In reality, the amendment has nothing to do with retirement income or taxing it.

Why is it all we hear about?

Because those of us over 65 vote in numbers that exceed every other demographic group. For nearly 40 years, the turnout of voters over age 45 has significantly outpaced that of younger voters. In the 2016 presidential election, for example, 71 percent of Americans over 65 voted, compared with 46 percent among 18- to 29-year-olds.

By the way, older voters who went with Trump in 2016 are deserting Trump this year, along with every other demographic group.

What we don’t hear about enough is the racism of the flat tax. The current flat tax hits Black and Brown communities particularly hard.

Households in Black and Brown communities with income under $250,000 paid an additional $4 billion in taxes over 20 years than they would have with a graduated tax.

That is $4 billion that the rich did not pay. Compounded over time, this effectively enriched the state’s top 3 percent (a majority of whom are white) by an additional $7.5 billion.

Like in most things, retirement and getting old in America is also about racial equity and equality.

Systematic racism in retirement security were a big deal before the coronavirus struck, and the economic disruptions caused by the pandemic has made the problem worse.

The pandemic means millions of older workers will retire prematurely.

Retiring early means sharp reductions in Social Security benefits and loss of employer provided health insurance.
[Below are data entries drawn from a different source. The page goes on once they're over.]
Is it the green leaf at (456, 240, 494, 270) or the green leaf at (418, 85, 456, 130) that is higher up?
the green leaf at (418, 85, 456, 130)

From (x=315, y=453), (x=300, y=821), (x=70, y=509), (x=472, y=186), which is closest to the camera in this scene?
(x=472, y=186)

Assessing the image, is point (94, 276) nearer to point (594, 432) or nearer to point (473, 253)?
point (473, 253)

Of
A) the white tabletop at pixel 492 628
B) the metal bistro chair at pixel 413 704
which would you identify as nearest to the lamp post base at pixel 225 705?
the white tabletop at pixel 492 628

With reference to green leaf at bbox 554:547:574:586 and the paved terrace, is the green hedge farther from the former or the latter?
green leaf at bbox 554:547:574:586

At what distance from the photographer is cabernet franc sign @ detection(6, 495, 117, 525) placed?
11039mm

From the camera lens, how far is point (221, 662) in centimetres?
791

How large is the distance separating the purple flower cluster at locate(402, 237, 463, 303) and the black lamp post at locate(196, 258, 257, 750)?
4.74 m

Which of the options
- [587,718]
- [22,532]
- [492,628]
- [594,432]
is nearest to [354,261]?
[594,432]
It will hit nonwhite workers especially hard, particularly if the new Supreme Court dismantles the Affordable Care Act. That appears likely.

At a time when many seniors struggle to make ends meet, Black and Latino retirees are especially likely to lack retirement savings.

Two-thirds of single Black retirees — and three-quarters of single Latinos — have incomes below the Elder Index, a data set from the University of Massachusetts Boston that aims to measure the capacity of older people to cover basic living expenses.

Half of white seniors have resources below the index.

So, while the Illinois Policy Institute and Ken Griffin spread lies about the graduated income tax and cry crocodile tears about older people and retirees, the real economic crisis we face goes unaddressed.

And even more so, the racism of it.

4 thoughts on “Retirement income and racism.

  1. While you’re at it, perhaps you could address the ridiculous spending by our politicians, their refusal to put an amendment on the ballot regarding pensions, their corruption, and a host of other things that this tax amendment would reward. Is there anything to suggest that they would spend additional income in a more responsible way?

    1. The amendment does not transform government. It does not solve every problem. It is a simple reform that shifts the tax burden off of working people and retirees like me. How? Because the state taxes too little and spends too little of necessary services, the cost of those services are shifted to local government, which taxes too much on regressive property taxes and taxes on sales and services, which poor and retired people have to pay. You are simply wrong about the “ridiculous spending.” Just ask those who supply the state with goods and services but must wait months, sometimes years, to be paid.